DATA FOR PROCESSING:
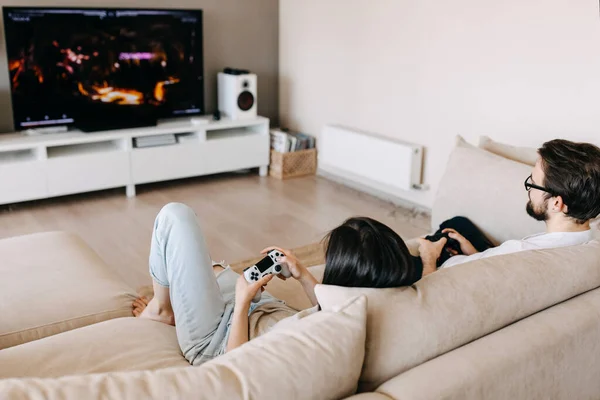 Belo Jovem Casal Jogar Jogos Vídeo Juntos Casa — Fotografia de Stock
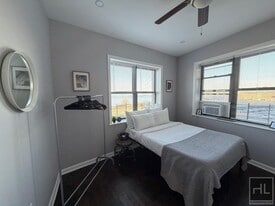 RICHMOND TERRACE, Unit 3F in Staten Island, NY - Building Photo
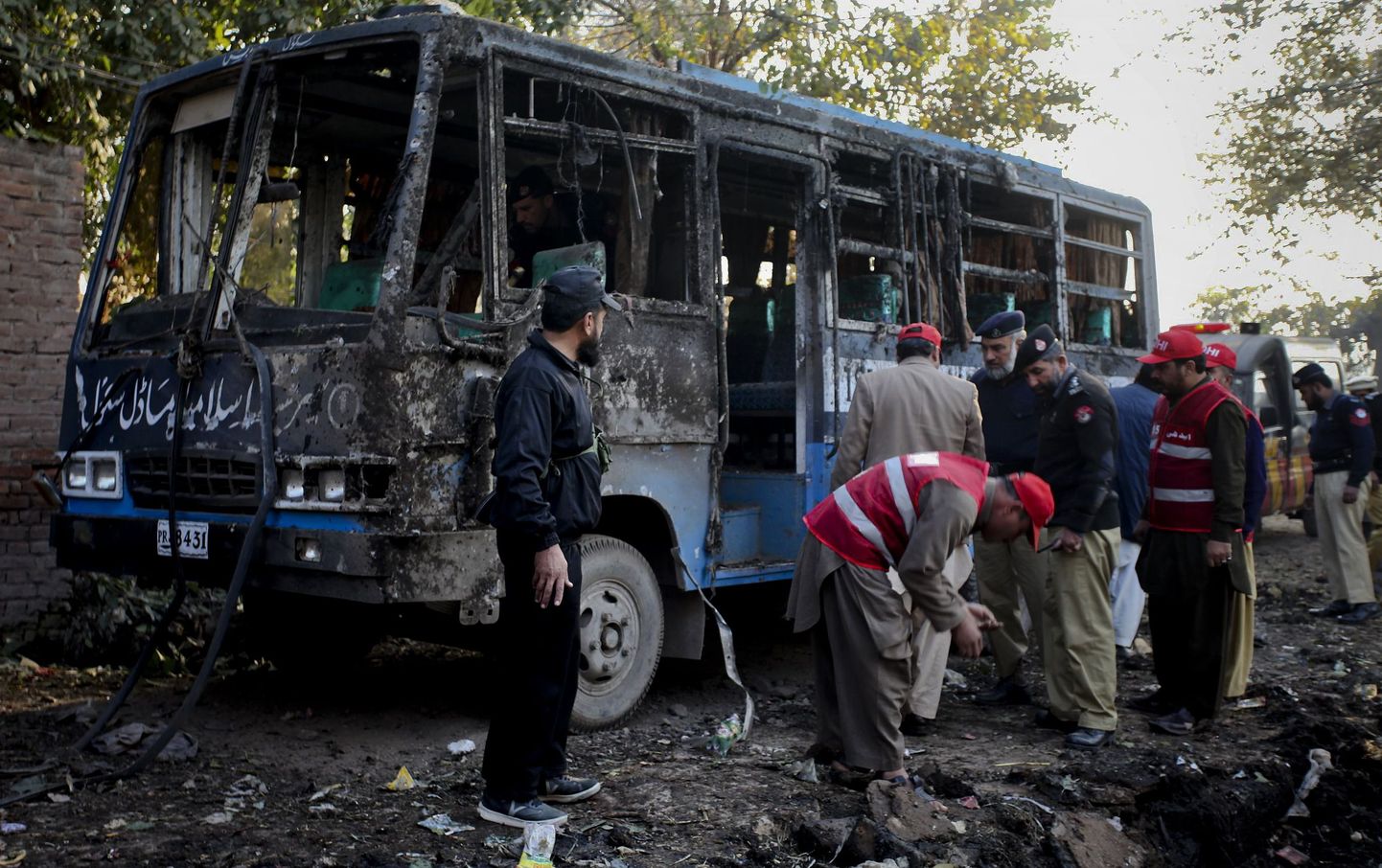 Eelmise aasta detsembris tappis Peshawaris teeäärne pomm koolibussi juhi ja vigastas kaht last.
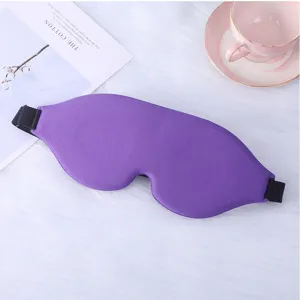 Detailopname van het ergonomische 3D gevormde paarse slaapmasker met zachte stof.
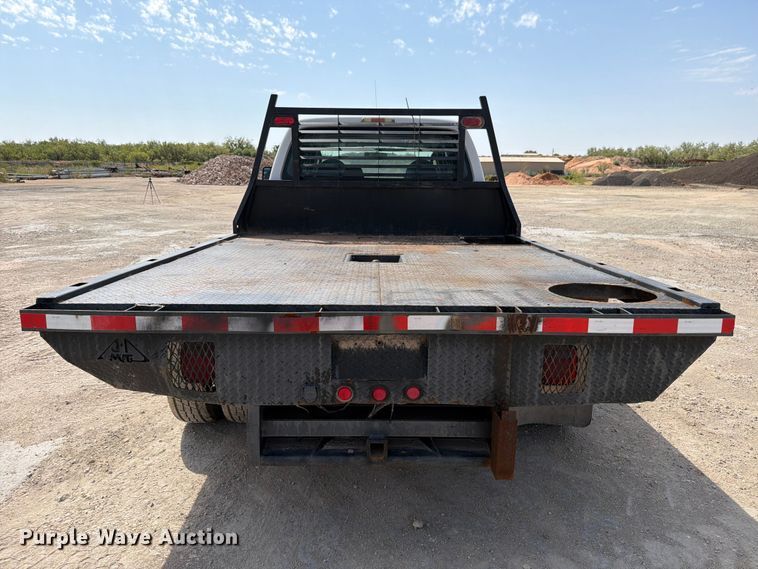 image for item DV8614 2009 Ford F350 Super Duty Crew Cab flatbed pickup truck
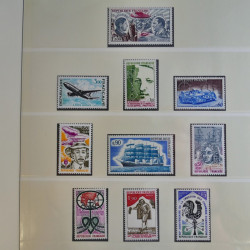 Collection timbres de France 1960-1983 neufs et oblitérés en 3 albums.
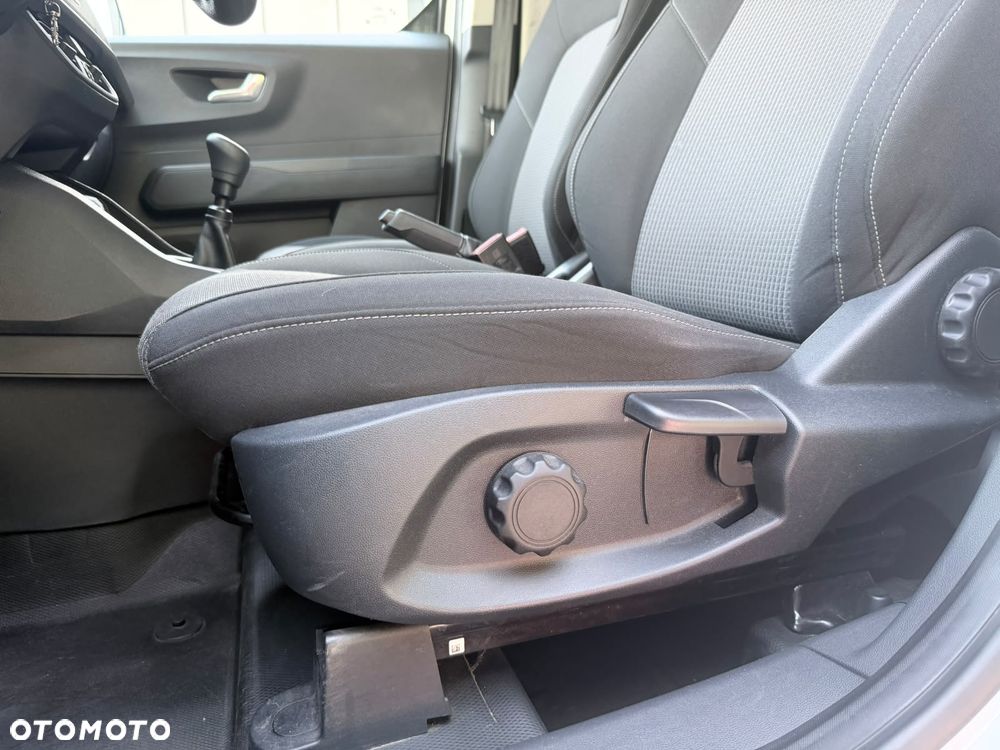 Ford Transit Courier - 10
==
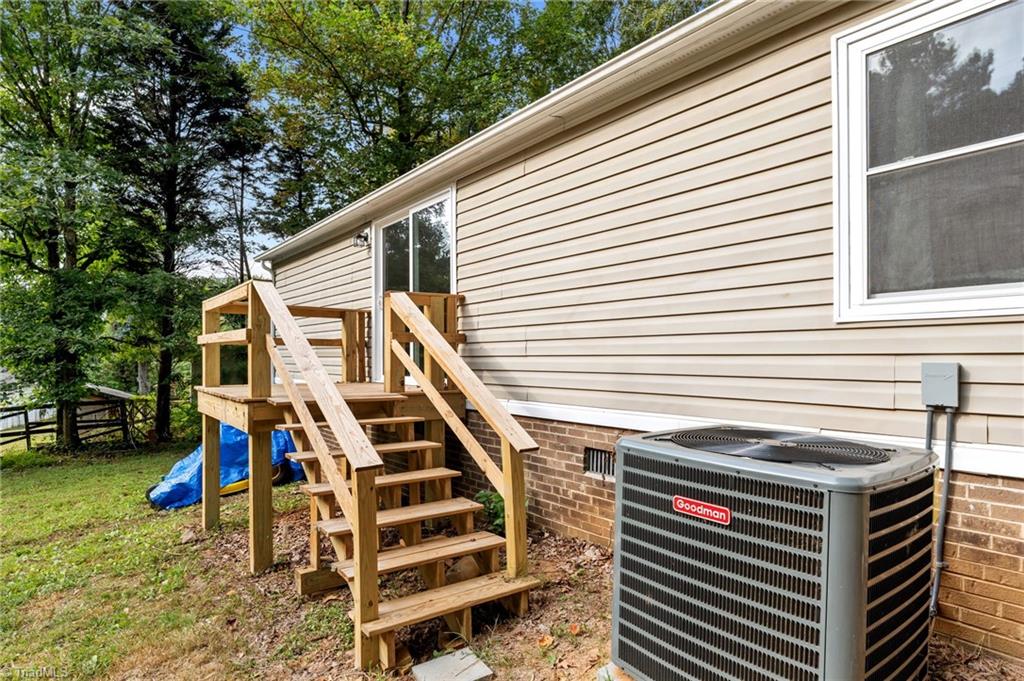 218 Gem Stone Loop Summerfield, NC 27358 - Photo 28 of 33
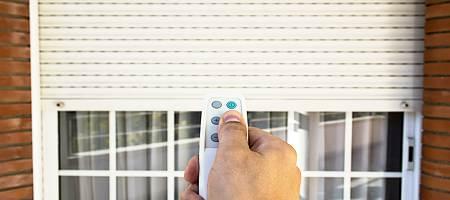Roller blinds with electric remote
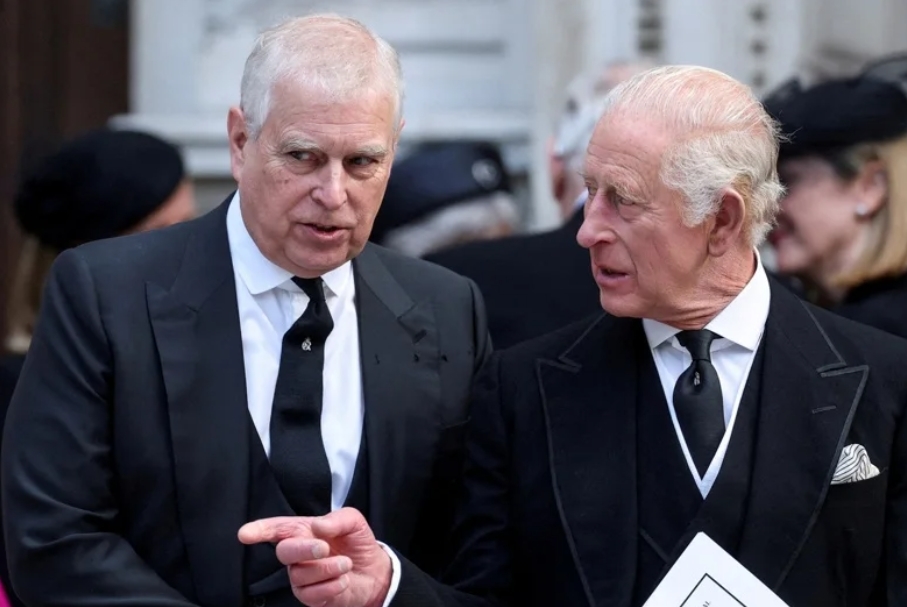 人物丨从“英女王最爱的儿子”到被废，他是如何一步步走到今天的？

TASK DETAILS:
Copy the material word for word, beginning at the line that has "Belo Jovem Casal" and stopping after the line that has "Ford Transit Courier - 10". Leave the pictures out of your answer.

ANSWER AREA:
 Belo Jovem Casal Jogar Jogos Vídeo Juntos Casa — Fotografia de Stock
 RICHMOND TERRACE, Unit 3F in Staten Island, NY - Building Photo
 Eelmise aasta detsembris tappis Peshawaris teeäärne pomm koolibussi juhi ja vigastas kaht last.
 Detailopname van het ergonomische 3D gevormde paarse slaapmasker met zachte stof.
 image for item DV8614 2009 Ford F350 Super Duty Crew Cab flatbed pickup truck
 Collection timbres de France 1960-1983 neufs et oblitérés en 3 albums.
 Ford Transit Courier - 10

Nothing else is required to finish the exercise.